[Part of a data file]

========

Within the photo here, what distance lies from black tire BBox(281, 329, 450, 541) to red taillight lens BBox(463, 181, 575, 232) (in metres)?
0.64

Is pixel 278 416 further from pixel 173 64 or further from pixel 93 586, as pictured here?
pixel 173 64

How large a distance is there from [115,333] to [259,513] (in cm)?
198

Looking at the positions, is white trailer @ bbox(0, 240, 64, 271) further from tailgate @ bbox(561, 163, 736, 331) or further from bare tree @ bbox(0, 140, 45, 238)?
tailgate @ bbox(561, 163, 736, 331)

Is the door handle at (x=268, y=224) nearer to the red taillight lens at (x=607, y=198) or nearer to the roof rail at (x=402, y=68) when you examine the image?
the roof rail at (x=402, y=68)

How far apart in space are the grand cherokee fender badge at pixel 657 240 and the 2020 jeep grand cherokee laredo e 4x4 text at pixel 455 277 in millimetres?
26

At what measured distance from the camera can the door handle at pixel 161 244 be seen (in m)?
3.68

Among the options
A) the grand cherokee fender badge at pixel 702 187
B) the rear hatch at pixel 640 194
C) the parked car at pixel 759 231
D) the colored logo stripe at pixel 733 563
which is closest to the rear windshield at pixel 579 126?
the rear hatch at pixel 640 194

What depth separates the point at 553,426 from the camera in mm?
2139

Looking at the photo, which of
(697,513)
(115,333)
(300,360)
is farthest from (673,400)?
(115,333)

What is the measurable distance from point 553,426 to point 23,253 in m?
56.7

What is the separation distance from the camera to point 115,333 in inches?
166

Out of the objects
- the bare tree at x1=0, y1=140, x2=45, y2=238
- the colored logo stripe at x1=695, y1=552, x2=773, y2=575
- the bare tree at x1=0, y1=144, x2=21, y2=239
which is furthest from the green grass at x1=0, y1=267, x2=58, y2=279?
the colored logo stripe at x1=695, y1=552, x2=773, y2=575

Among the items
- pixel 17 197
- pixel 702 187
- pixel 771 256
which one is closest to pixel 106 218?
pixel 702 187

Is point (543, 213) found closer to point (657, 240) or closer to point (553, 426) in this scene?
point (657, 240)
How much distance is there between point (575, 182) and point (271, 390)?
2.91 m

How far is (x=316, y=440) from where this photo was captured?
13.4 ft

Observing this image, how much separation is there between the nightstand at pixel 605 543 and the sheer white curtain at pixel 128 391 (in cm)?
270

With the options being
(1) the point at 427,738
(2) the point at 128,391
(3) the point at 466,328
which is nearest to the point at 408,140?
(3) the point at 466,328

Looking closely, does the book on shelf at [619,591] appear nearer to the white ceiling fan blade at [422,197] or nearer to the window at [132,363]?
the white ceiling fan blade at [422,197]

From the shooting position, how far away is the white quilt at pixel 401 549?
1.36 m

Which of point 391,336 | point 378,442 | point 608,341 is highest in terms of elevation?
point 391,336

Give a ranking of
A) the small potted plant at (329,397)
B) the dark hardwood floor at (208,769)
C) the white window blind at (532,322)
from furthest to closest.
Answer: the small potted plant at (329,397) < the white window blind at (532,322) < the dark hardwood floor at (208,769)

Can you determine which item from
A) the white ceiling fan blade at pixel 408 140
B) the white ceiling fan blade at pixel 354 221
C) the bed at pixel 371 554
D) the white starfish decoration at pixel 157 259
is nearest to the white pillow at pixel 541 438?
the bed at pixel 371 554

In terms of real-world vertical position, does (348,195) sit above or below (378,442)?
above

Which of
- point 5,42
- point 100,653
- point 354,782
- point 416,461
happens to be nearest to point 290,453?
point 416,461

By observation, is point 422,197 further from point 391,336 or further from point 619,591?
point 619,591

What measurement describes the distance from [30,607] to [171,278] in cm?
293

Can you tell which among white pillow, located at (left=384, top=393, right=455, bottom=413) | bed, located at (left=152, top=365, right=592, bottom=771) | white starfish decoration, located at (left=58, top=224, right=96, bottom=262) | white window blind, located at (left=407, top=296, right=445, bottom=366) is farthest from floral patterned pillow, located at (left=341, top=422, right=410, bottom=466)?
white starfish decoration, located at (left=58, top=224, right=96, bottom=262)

========

Please convert the lines starting at the one containing "Out of the objects" and ending at the one containing "which is furthest" into a Markdown table with two columns, Number and Line, leaving out any blank lines.

### [RESPONSE TO THE TASK]
| Number | Line |
|---|---|
| 1 | Out of the objects |
| 2 | - the bare tree at x1=0, y1=140, x2=45, y2=238 |
| 3 | - the colored logo stripe at x1=695, y1=552, x2=773, y2=575 |
| 4 | - the bare tree at x1=0, y1=144, x2=21, y2=239 |
| 5 | which is furthest from the green grass at x1=0, y1=267, x2=58, y2=279? |